Lee: The AAPI community is very diverse in terms of languages and cultures. AAPI diets consumed by different ethnic groups may seem similar, but are actually different from each other. NAPCA’s strategy is to develop culturally and linguistically acceptable materials. We translated the training materials into seven targeted AAPI languages including Chinese, Korean, Khmer, Japanese, Samoan, Tagalog, and Vietnamese, and incorporated culturally competent photos and contents into our training materials.
Therefore, AAPI older adults with limited English proficiency could easily understand the nutrition education. Our second strategy is to develop partnerships with community based organizations that are serving AAPI older adults in our target areas. In the AAPI community, the role of community based organizations are very unique to AAPI older adults’ lives. We are working with 19 community based organizations nationwide, and each organization has in language facilitators who are trained to educate AAPI older adults with limited English proficiency.
IE: What is the message that needs to get out and what needs to happen in order to reduce heart disease among AAPIs?

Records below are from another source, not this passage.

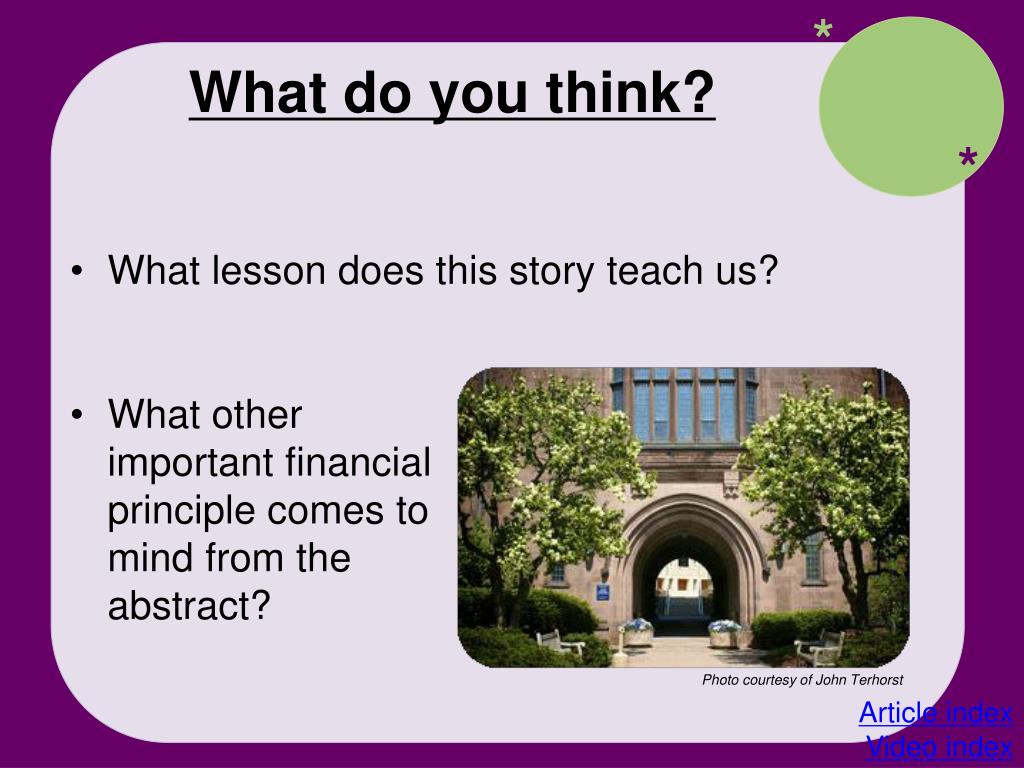 *

What do you think?

*

• What lesson does this story teach us?

• What other important financial principle comes to mind from the abstract?

Photo courtesy of John Terhorst

Article index
Video index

Lee: Our message through Healthy Eating Healthy Aging project is to educate AAPI program participants to change their eating behaviors to improve their heart health. We have five objectives:
- Increase vegetable consumption
- Increase fruit consumption
- Increase cook and prepare meals at home
- Increase of awareness of sodium intakes
- Increase of reading nutrition fact labels
IE: Are AAPI seniors a focus in this effort or does this effort require reaching everyone across the board?
Lee: At this point, our Healthy Eating Healthy Aging project focuses on seven ethnic-based AAPI senior groups, but we are anticipating to expand it to other ethnic groups and other geographic areas in the future.
IE: In what ways will NAPCA be partnering with community organizations?
Lee: NAPCA is currently operating five direct offices and partnering with seven subcontractor organizations in seven states through our federally funded subsidized training and employment program, Senior Community Service Employment Program (SCSEP). Through SCSEP, NAPCA collaborates with more than 400 community based organizations nationwide to provide meaningful subsidized employment training to low income older AAPI adults. As a result, NAPCA has established its infrastructure to reach out to an increased number of AAPI ethnic community members.
For the Healthy Eating Healthy Aging project, we identified partner organizations according to target areas and ethnic groups. The number of participants served were determined based on each partner organization’s capacity, as well as the project budget. As a result, NAPCA identified 19 organizations in 16 cities in nine states to serve 3,000 participants who will be completing six hours of nutrition training.
IE: What else would you like our readers to know?
Lee: There are many healthy eating education materials and workshops in the U.S., but there are not enough nutrition and health related programs tailored for AAPI languages and cultures. Healthy Eating Healthy Aging is a unique program developed to provide culturally and linguistically appropriate nutrition education focused on heart health, to be delivered by AAPI focused community based organizations and trainers who are culturally and linguistically competent. Support from the Walmart Foundation will enable us to continue delivering on our ongoing commitment to expand nutrition education programming and implement in the AAPI community, as well as to increase our capacity to serve more ethnic AAPI groups.
Eun Jeong Lee is the Senior Community Service Employment Program (SCSEP) National Director at National Asian Pacific Center on Aging.